**TEXT**
Segment Open
Information Supply Chain

Sharing Is a Virtue

The benefits of peer-to-peer networking are a force too strong for legal problems to stop

Napster Inc. and MP3 recently have been in the news because of copyright issues. But that is just a diversion from the real issue of a grass roots effort to build peer-to-peer networking (PPN) over the Internet. In spite of the court injunction against Napster, the importance of PPN in the future of the Internet, the Web, and extensible markup language (XML) is undiminished. Because the Internet is decentralized by its nature, the issues that surround Napster have no significant impact on it. PPN is a protocol, beyond any legal issues.

However, the final outcome of these legal battles will clearly affect how people choose to use or abuse this protocol. If people use PPN, or even the Internet, for copyright infringement, they are breaking the law. But the technology is independent of the crime. Legal issues aside, PPN is an exciting capability. And, in fact, users are already migrating to other PPN technologies, such as Gnutella or Scour.

These networking efforts are effectively open, yet nonmainstream, network communities within the Web that do not use centralized servers. These distributed network communities will have a significant impact on traditional content providers. But I'm jumping ahead of myself. Let's talk about current events first, before digging down into the more interesting issues.

What Is Napster?

For those of you who are busy leveraging rather than enjoying the Web, MP3 is a music standard released a few years ago. Although not its intent, you can use MP3 to record music from existing music CDs and upload these music files to the Web. The words piracy, copyright infringement, and violation easily come to mind. It is reminiscent of the old Internet cry that "information wants to be free."

Okay, so you have some cool music. How do you find other folks with some different, cool music to swap? Search engines are slow and swamped. Enter Napster to save the day. Napster software (named for its creator, Shawn Fanning, whose nickname is Napster because of his curly hair) indexes MP3 music files on a user's PC and displays this index to other Napster users over the Internet. A simple search locates the music of interest, which users can then download through the free Napster network. I don't think that Napster folks were originally thinking about piracy, and I don't think that Tim Berners-Lee worried about copyright infringement when he created the Web.

None other than Andy Grove, CEO of Intel, expressed an interest in Napster in the May issue of Fortune. He is not interested in the music or the specifics; he is interested in the architecture. Farsighted, that guy -- he knows a turning point when he sees one. Napster (as well as other network software listed in the sidebar, www.intelligententerprise.com) enables PPN. This means that I can connect directly to your computer and you to mine, without the intervention of an external server. (Reminds me of AppleTalk.)
Segment Closed
Echo the part of the text on peer-to-peer networking starting at "Napster Inc. and" and ending at "any legal issues.". The data that follows comes from a different source than the text on peer-to-peer networking.

**SOURCE DATA**
Segment Open
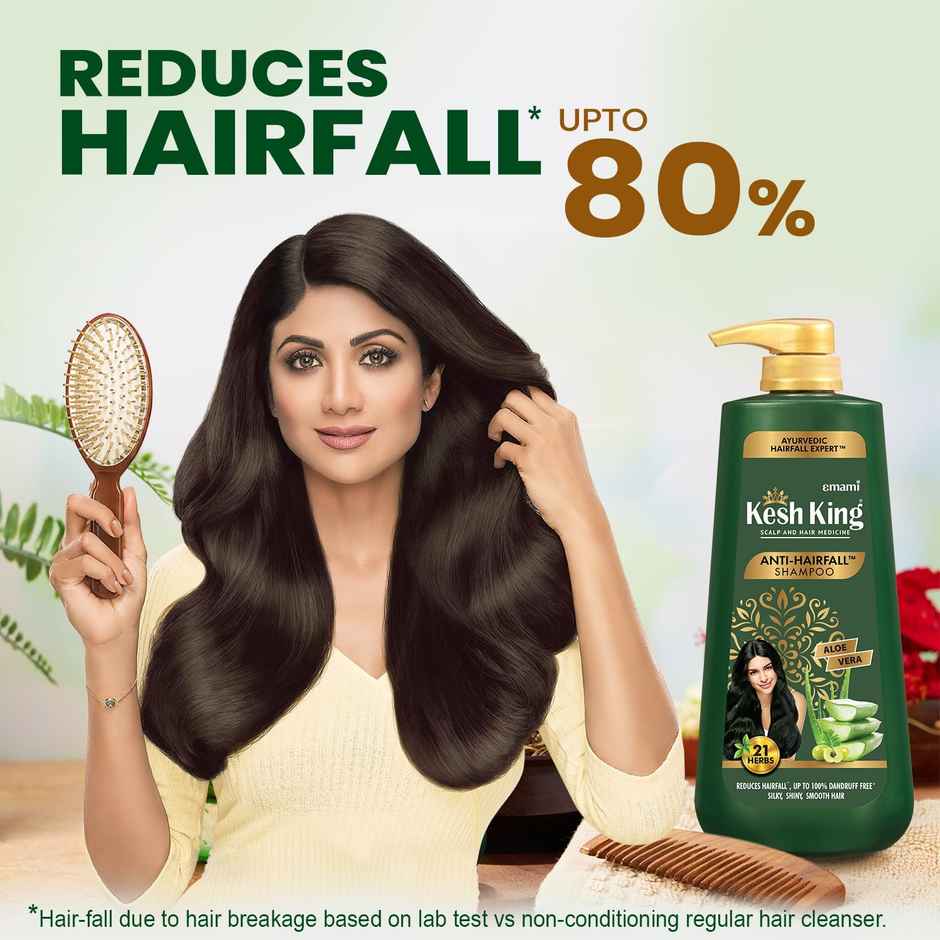 Kesh King Anti Hairfall Shampoo Reduces Hairfall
Segment Closed
**TASK OUTPUT**
Napster Inc. and MP3 recently have been in the news because of copyright issues. But that is just a diversion from the real issue of a grass roots effort to build peer-to-peer networking (PPN) over the Internet. In spite of the court injunction against Napster, the importance of PPN in the future of the Internet, the Web, and extensible markup language (XML) is undiminished. Because the Internet is decentralized by its nature, the issues that surround Napster have no significant impact on it. PPN is a protocol, beyond any legal issues.